- **What is expected**
Below are entries. Reproduce exactly the lines between the line holding "family: Phalangeridae" and the line holding "family: Macropodidae", inclusive, and only those.

(Items from a data source)
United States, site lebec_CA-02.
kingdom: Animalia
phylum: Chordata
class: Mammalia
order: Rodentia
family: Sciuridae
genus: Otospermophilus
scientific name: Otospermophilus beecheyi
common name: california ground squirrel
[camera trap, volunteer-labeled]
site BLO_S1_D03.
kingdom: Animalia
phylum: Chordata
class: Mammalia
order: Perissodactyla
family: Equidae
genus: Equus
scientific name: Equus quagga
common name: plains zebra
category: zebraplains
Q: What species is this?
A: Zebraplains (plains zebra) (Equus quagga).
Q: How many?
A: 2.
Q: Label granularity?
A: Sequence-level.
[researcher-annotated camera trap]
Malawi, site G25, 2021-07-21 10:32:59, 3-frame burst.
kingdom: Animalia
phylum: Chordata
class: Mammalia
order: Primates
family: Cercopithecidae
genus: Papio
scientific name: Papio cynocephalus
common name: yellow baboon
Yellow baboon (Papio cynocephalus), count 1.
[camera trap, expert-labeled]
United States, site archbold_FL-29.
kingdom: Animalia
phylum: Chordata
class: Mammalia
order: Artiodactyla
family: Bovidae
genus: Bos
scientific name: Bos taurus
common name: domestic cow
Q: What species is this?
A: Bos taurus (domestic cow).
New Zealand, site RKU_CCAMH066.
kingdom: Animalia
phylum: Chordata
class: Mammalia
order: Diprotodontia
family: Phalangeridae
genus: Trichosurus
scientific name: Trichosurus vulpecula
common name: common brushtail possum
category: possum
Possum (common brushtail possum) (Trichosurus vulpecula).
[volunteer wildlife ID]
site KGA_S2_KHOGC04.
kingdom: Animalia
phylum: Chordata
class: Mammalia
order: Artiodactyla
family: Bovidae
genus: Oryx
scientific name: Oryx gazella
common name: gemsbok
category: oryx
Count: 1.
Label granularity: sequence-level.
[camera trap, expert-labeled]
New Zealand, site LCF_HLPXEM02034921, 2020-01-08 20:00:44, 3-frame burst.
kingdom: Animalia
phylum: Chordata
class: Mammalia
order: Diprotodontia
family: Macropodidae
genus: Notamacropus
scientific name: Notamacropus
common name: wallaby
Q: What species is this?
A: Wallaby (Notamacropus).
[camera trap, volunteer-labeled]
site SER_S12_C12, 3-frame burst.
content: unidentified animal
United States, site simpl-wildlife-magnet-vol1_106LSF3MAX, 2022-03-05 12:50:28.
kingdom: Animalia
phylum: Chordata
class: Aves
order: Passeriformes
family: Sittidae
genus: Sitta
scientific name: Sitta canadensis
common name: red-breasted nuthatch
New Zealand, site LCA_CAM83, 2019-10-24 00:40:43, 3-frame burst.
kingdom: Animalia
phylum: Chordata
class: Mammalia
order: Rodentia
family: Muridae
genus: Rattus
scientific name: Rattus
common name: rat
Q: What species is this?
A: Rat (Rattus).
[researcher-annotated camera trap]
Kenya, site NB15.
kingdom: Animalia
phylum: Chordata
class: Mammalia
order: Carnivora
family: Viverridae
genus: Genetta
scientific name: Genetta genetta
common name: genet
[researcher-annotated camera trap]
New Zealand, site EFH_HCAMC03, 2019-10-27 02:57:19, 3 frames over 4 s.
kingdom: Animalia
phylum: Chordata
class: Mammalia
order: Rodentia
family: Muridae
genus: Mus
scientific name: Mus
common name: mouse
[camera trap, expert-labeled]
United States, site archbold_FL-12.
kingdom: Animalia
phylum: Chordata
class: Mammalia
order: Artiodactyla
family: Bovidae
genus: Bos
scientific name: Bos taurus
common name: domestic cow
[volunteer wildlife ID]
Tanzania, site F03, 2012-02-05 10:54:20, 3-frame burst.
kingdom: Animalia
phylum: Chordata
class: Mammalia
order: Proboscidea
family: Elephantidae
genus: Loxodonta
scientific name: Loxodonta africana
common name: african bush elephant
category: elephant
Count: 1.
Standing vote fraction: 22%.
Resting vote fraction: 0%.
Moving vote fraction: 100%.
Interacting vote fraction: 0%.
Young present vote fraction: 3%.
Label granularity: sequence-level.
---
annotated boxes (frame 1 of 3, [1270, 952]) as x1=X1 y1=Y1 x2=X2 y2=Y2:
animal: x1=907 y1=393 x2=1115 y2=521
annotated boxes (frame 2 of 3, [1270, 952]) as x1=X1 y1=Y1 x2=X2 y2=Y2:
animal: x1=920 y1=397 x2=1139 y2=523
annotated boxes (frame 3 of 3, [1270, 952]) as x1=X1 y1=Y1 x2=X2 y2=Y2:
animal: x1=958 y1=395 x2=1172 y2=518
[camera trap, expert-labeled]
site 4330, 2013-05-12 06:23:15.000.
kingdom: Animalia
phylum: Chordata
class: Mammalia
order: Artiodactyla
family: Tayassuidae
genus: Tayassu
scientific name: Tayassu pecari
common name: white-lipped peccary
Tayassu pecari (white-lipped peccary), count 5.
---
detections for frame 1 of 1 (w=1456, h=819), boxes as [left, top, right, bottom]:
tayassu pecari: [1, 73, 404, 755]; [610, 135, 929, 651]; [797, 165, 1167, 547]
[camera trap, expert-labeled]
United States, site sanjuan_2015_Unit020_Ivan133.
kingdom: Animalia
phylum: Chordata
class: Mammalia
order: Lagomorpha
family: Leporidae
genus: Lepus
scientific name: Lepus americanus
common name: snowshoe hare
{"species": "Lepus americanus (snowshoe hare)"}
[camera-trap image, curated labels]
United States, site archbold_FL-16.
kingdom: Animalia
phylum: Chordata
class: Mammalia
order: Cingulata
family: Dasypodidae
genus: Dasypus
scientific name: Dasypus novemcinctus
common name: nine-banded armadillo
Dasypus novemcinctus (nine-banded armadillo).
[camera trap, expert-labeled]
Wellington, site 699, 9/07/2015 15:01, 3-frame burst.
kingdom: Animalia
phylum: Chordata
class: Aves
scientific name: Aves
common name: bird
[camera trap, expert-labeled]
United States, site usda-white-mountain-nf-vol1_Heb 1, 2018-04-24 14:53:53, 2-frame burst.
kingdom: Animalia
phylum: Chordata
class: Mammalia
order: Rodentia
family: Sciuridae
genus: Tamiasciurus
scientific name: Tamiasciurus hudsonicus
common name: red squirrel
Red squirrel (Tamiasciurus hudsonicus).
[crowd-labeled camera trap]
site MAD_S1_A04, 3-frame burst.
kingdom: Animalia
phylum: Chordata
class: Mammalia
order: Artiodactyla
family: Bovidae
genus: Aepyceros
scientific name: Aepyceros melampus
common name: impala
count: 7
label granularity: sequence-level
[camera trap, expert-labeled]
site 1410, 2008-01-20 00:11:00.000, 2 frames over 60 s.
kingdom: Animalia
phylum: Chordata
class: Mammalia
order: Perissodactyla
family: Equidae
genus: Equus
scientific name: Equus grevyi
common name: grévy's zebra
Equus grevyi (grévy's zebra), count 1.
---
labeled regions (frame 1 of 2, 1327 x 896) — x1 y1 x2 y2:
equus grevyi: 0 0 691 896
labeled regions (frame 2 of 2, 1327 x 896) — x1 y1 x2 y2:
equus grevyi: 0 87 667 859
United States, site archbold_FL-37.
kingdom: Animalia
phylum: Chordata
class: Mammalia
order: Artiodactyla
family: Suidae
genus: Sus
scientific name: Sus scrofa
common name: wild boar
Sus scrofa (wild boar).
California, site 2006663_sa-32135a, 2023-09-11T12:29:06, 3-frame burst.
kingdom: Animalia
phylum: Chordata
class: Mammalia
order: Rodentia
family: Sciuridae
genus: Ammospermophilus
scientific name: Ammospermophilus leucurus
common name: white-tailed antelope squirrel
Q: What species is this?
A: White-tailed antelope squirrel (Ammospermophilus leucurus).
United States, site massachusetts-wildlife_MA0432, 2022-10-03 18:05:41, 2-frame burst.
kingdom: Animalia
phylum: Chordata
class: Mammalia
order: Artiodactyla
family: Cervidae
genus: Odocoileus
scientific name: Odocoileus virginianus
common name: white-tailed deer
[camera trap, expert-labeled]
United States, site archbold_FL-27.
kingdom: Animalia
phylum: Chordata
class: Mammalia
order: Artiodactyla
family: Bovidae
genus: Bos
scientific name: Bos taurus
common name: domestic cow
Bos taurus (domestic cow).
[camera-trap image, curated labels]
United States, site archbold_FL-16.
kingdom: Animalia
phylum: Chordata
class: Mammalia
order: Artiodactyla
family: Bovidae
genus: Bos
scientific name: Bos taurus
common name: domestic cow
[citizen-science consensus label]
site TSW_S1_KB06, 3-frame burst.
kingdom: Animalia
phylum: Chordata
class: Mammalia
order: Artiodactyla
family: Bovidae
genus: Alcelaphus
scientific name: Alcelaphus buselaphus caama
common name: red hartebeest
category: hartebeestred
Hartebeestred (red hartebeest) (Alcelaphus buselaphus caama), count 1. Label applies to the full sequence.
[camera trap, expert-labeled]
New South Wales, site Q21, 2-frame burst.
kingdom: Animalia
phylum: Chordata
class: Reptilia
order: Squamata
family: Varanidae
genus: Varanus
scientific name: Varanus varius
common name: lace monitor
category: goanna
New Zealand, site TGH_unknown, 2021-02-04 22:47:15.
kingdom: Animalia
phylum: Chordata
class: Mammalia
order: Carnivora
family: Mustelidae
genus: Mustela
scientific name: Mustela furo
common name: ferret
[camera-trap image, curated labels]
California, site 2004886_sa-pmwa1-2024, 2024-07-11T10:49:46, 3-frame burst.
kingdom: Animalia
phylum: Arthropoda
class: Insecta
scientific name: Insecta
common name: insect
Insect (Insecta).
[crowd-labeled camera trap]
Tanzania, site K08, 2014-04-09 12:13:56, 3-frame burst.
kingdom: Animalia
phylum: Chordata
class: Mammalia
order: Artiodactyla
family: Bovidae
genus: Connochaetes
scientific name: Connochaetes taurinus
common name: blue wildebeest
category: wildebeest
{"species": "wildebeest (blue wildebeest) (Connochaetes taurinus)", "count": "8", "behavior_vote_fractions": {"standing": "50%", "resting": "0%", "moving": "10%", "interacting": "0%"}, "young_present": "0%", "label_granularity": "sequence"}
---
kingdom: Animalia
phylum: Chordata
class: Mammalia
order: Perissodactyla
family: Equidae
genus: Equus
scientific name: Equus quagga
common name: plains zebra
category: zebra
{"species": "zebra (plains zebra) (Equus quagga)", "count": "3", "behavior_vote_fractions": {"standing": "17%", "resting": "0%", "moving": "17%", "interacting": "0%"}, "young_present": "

- **Output below**
family: Phalangeridae
genus: Trichosurus
scientific name: Trichosurus vulpecula
common name: common brushtail possum
category: possum
Possum (common brushtail possum) (Trichosurus vulpecula).
[volunteer wildlife ID]
site KGA_S2_KHOGC04.
kingdom: Animalia
phylum: Chordata
class: Mammalia
order: Artiodactyla
family: Bovidae
genus: Oryx
scientific name: Oryx gazella
common name: gemsbok
category: oryx
Count: 1.
Label granularity: sequence-level.
[camera trap, expert-labeled]
New Zealand, site LCF_HLPXEM02034921, 2020-01-08 20:00:44, 3-frame burst.
kingdom: Animalia
phylum: Chordata
class: Mammalia
order: Diprotodontia
family: Macropodidae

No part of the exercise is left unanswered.